G
The "prefix b" indicates that the object you have at hand is not a text string - and yes, a set of bytes -
In Python 3 the two things are fundamentally different, why you always need to know how the text is coded in the bytes so you can turn them into characters. Nowadays it is increasingly common that the text is in the "utf-8" encoding, but some legacy systems and Windows use the "latin-1" encoding - which allows all the characters of the Portuguese language to be in a single byte.The objects of the type "bytes" in Python have a "decode" method - just call it and the result will be the string in text (which is indicated in Python without the prefix 'b'). but beyond the "decode" method, the call str(xml, 'utf-8') would also make this transformation - the error message changes. Since it is not the error of Python saying that there is an invalid utf-8 sequence, the chance is that its XML is yes in utf-8 - only that the ODBC claims an invalid character: the utf-8 supports universal characters - other encodings, such as latin1, no - if there are characters in tongues with Greek, Russian, Hebrew, or even signs of latin-1 punctuation.The remedy would be to force an escaping encoding to pass the data to the driver - only, there is another problem: the function does not accept bytes (the text already encoded). Result: you will have to mutilation the text in Python, replacing all the characters outside the "latin1" with "?", turn it back into text and then make your call. Then, if there is no other error in XML it should work. I would recommend contacting whoever designed the bank you are feeding to accept a universal encoding.To understand more about these processes, stop now everything you're doing and read http://local.joelonsoftware.com/wiki/O_M%C3%ADnimo_Absoluto_Que_Todos_os_Programadores_de_Software_Precisam,_Absolutamente,_Positivamente_de_Saber_Sobre_Unicode_e_Conjuntos_de_Caracteres_(Sem_Desculpas!) To sort your problem and remove the problematic characters from the text:An error equivalent to this is what is now occurring within the ODBC code - if you send a text with Cyrillic characters, for example:In [119]: a = "texto inválido: Ут пауло интерессет темпорибус пер"

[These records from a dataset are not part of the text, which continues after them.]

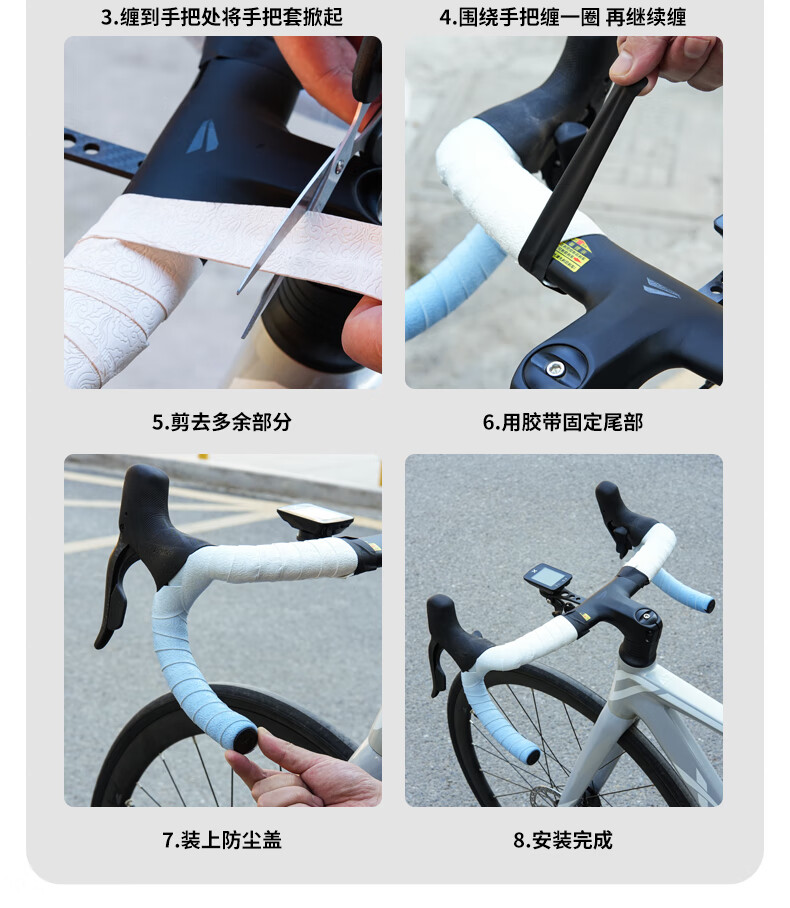 3.缠到手把处将手把套掀起

4.围绕手把缠一圈 再继续缠

5.剪去多余部分

6.用胶带固定尾部

7.装上防尘盖

8.安装完成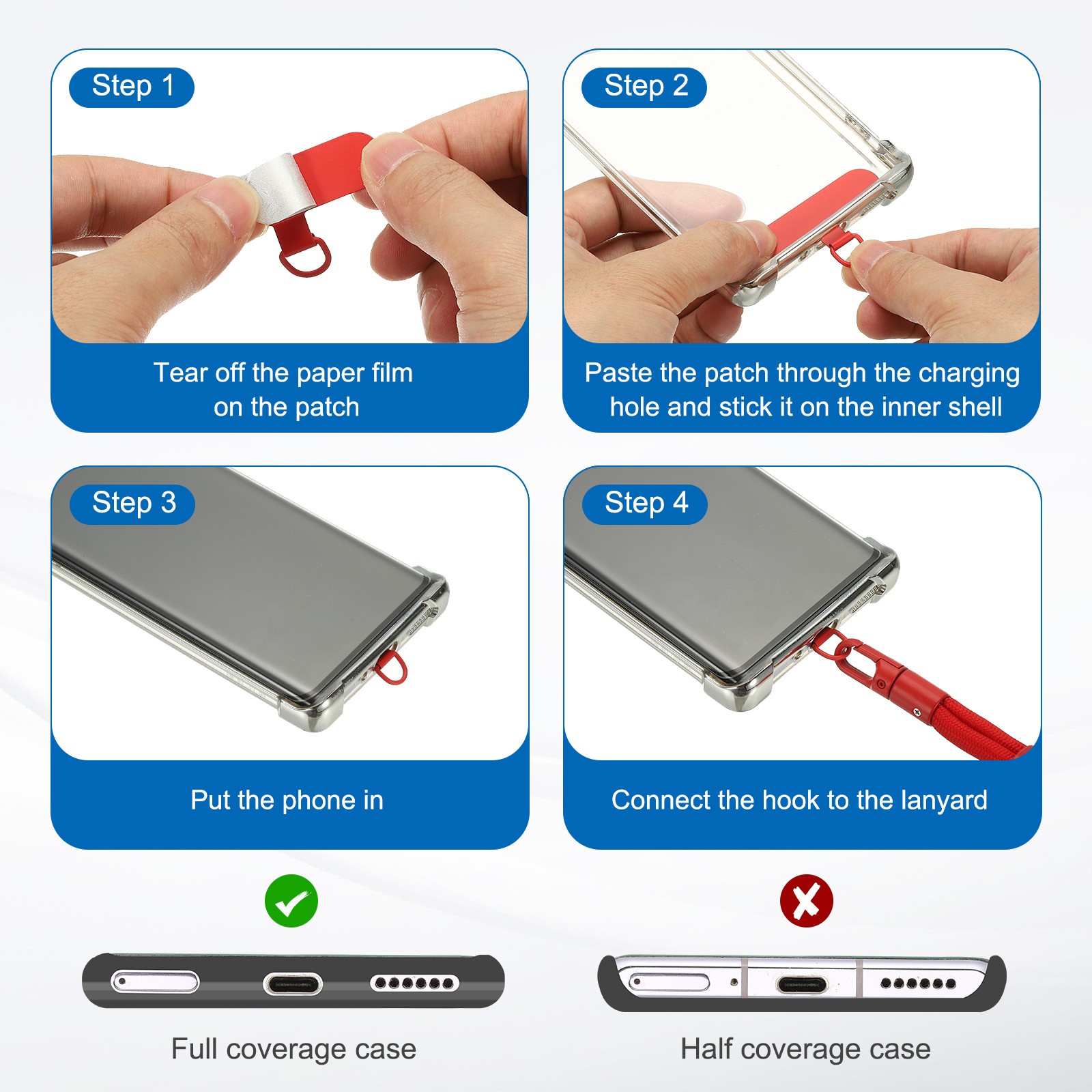 Step 1

Tear off the paper film on the patch

Step 2

Paste the patch through the charging hole and stick it on the inner shell

Step 3

Put the phone in

Step 4

Connect the hook to the lanyard

Full coverage case

Half coverage case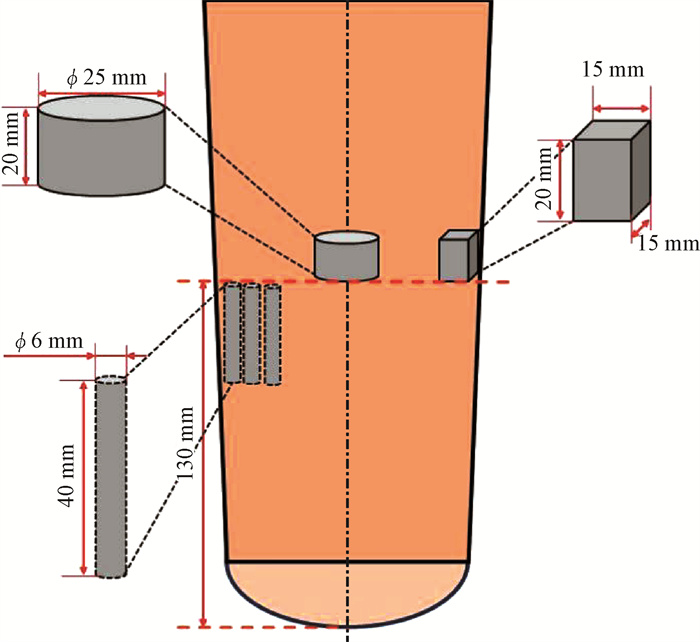 $\phi$ 25 mm
20 mm
15 mm
20 mm
15 mm
$\phi$ 6 mm
40 mm
130 mm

In [120]: a.encode("latin-1")
UnicodeEncodeError Traceback (most recent call last)
So - you should: decode your data using utf-8, encode back to latin-1, changing the unknown characters by "?", and decode back to text - there will have data that can be sent to your bank:In [122]: dados
Out[122]: b'texto inv\xc3\xa1lido: \xd0\xa3\xd1\x82'
In [123]: dados_str = dados.decode("utf-8").encode("latin1", errors="replace").decode("latin1")
In [124]: dados_str
Out[124]: 'texto inválido: ??'
(The "data" variable in this example is equivalent to what you have there at first: a bytes object representing utf-8 coded text, with invalid characters in latin-1). If you continue to have the same error não é possível alternar a codificação, expriemer filter out all non ASCII characters - use "ASCII" instead of "latin-1" in the above code.